◆ EXCERPTED TEXT
::::::

The crude production in Azerbaijan rose quickly from 0.5 to 1 mbd between 2005 and 2011, but declined by 15 % during the last 3 years to 0.85 mbd in 2014. It is assumed that the 3 % decline phase is ongoing and will continue to 2016. Afterwards, the production will decline by 6 %/year and the production in 2020 and 2030 is modelled to be 0.63 and 0.34 mbd, respectively. Accordingly, the current reserves, given as 7 Gb, would be reduced to about 2 Gb by the year 2050.
The official reserves of the landlocked country Kazakhstan are given as 30 Gb. Between 2010 and 2014, crude oil production grew by about 7 %. New and planned oil explorations and pipelines are all found in the eastern parts and it thus seems logical to assume that the additional oil will all be exported to China. For the older oil fields, mostly connected through pipelines to the Russian infrastructure, it is assumed that they will start the decline during the next 5 years. Combining this with some continued growth in the eastern parts, a plateau production at around 1.8 mbd will be reached between 2018 and 2023. After that and applying our model, the production will decline by 3 %/year to 2028 and 6 %/year afterwards. It is thus estimated that the production in 2020 will be 1.8 mbd from where it will decline to 1.4 mbd by 2030. According to this modelled production profile, the remaining reserves around 2050 would be about 15 Gb. One might conclude either that today’s reserves of Kazakhstan are overestimated or that additional production and export capacity of up to 2 mbd might be developed during the next decades. Considering the geographical location and the growing importance of China in this region, it seems most likely that any new and expensive pipeline structures would deliver this additional oil to China.

::::::

◆ LIST OF TASKS
1) Decide whether each statement below agrees with the text on oil production in Azerbaijan and Kazakhstan, answering yes or no and quoting the deciding words. (a) Azerbaijan's crude production fell to 0.85 mbd in 2014. (b) Kazakhstan's official reserves are given as 7 Gb. (c) Kazakhstan's crude oil production grew by about 7 % between 2010 and 2014.
2) Carry on the text on oil production in Azerbaijan and Kazakhstan, beginning right after its final sentence.

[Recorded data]

::::::

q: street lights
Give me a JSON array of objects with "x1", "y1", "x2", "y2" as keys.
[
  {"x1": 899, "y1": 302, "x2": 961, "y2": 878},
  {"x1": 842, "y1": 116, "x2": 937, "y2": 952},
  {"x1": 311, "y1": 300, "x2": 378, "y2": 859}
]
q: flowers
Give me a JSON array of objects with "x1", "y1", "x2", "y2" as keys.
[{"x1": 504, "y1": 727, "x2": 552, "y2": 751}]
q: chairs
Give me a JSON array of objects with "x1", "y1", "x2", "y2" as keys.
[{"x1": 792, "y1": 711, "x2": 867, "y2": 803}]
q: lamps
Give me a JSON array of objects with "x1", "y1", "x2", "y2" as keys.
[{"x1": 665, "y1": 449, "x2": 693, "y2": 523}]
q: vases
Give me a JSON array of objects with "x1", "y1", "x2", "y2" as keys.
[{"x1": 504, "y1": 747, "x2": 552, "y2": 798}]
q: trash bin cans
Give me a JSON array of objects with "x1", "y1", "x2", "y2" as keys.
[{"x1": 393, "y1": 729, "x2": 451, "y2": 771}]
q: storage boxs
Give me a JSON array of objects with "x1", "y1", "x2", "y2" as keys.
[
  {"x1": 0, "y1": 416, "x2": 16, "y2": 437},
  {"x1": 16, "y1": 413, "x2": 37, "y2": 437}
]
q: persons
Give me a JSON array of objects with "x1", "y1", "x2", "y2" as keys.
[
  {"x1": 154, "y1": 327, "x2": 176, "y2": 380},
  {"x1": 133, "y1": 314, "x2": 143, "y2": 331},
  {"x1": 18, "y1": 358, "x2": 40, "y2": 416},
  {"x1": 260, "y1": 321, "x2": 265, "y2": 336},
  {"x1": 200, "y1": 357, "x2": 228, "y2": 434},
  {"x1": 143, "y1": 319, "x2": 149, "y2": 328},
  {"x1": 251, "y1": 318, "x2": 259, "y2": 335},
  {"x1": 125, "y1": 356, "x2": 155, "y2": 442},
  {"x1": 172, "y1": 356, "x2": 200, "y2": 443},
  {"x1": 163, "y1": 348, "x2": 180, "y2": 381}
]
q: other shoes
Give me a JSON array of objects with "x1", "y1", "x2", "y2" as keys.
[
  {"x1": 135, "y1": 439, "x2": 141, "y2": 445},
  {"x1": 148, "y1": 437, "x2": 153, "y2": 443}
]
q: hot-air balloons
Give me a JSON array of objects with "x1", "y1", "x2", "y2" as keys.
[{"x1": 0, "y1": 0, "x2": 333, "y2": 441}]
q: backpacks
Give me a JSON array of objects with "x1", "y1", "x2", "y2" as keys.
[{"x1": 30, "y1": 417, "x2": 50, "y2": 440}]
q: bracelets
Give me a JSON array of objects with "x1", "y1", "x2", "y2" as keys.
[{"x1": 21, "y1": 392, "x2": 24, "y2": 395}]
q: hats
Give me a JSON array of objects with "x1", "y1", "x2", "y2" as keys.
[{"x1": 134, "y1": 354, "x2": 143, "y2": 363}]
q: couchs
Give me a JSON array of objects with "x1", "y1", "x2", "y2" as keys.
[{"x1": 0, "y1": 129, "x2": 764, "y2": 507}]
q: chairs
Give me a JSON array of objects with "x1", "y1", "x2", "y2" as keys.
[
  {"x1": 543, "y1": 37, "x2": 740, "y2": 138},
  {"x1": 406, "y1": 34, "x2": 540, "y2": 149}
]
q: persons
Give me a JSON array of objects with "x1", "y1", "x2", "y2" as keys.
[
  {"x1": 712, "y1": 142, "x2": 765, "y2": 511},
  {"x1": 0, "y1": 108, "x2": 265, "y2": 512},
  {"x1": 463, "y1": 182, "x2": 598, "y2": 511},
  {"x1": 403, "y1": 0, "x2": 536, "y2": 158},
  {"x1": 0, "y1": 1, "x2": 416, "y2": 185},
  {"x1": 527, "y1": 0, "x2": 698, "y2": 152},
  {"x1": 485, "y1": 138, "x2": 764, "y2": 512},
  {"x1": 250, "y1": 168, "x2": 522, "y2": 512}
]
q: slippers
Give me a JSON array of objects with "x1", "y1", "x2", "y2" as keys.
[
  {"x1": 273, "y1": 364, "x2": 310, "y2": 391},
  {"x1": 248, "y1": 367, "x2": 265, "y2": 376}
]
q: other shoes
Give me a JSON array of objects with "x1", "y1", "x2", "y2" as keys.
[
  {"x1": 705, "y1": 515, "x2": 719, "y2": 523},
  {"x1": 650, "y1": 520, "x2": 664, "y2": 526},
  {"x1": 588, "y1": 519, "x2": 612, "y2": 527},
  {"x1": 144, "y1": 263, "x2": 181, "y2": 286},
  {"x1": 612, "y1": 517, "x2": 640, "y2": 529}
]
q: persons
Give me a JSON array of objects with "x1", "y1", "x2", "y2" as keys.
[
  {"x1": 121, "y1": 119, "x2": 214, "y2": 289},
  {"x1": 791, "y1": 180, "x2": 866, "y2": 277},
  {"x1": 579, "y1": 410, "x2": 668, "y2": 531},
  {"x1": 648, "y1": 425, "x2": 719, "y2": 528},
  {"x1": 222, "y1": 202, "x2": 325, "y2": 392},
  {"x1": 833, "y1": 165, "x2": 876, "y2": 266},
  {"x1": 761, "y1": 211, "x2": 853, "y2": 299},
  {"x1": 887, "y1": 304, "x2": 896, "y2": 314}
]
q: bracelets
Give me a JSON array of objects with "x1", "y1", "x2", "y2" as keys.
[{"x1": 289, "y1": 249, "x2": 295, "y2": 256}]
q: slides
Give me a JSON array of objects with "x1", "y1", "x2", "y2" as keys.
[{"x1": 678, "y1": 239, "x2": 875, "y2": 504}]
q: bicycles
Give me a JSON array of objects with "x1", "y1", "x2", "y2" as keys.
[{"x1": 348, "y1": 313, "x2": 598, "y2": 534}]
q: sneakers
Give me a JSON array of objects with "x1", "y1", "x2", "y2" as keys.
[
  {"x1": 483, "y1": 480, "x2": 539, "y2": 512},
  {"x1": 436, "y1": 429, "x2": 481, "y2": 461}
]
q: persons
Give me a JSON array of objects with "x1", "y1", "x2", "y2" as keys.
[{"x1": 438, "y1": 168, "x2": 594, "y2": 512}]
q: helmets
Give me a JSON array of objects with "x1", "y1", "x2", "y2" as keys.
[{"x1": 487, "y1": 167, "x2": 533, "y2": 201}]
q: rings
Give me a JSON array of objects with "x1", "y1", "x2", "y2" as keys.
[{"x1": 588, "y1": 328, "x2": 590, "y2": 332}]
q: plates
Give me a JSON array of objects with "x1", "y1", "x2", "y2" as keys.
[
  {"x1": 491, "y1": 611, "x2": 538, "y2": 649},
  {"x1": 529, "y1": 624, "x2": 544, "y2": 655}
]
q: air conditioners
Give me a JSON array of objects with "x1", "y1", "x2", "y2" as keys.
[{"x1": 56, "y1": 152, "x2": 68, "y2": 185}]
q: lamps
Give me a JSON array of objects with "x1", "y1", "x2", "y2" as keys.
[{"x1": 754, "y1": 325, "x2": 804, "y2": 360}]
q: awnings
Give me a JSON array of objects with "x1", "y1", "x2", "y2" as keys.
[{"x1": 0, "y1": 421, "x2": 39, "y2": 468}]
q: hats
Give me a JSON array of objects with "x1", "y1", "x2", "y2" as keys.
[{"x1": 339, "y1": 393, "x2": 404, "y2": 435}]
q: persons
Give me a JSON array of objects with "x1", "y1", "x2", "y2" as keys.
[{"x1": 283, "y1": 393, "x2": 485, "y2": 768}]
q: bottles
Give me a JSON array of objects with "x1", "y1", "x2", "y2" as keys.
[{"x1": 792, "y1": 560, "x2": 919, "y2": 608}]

::::::

◆ ANSWERS TO EACH TASK
1)
(a) Yes: "declined by 15 % during the last 3 years to 0.85 mbd in 2014"
(b) No: "The official reserves of the landlocked country Kazakhstan are given as 30 Gb."
(c) Yes: "Between 2010 and 2014, crude oil production grew by about 7 %."

2)
Combining the internal oil consumption in the FSU countries, given as 4.4 mbd during 2014, it is assumed that the internal consumption increase observed during the past years might continue for a few more years to at least to 4.5 mbd in the year 2020. Given increase in the FSU’s consumption and the decrease in its production, oil available for export to Western Europe will decline from 6 mbd in the year 2014 to about 4 mbd (2020) and will essentially be terminated around the year 2030.
Asia/Oceania
The remaining crude oil reserves in the Asia and Oceania region, where almost half of the world population lives, are relatively small and are given by the EIA as 45 Gb at the beginning of 2014. The overall production stayed roughly constant during the last 10 years and about 2.5 Gb of crude oil was produced during the year 2014. During the same period, the annual consumption in this region increased by about 30 % from 7.5 to about 10 Gb (27 mbd). Most of this imported oil originates from the Middle East OPEC countries and is transported by large ships that carry up to 3 mb.
Slightly more than half of the estimated remaining reserves and of the current production in this area is associated with China. The crude oil production in China grew during the first decade of the twentieth century, but appears to have reached the plateau production phase. The future production for China is modelled at a plateau value of 4.2 mbd until 2015, followed by 5 years with 3 %/year decline and by 6 %/year afterwards. Production would decrease accordingly to about 3.6 mbd in 2020 and 1.9 mbd in 2030. Following this extraction model, China’s official reserves, 24 Gb, would be terminated around the year 2050.
India’s reserves at the beginning of 2014 are given as 5.5 Gb and production over the past decade was rather stable at about 0.7–0.8 mbd. This is still far below the relatively small internal consumption of 3.7 mbd (1.35 Gb/year). It is assumed that this production plateau can be maintained to 2020, and will decline by 3 %/year to 2025 and by 6 %/year afterwards. According to the modelled future production, India’s reserves will be exhausted around the year 2050.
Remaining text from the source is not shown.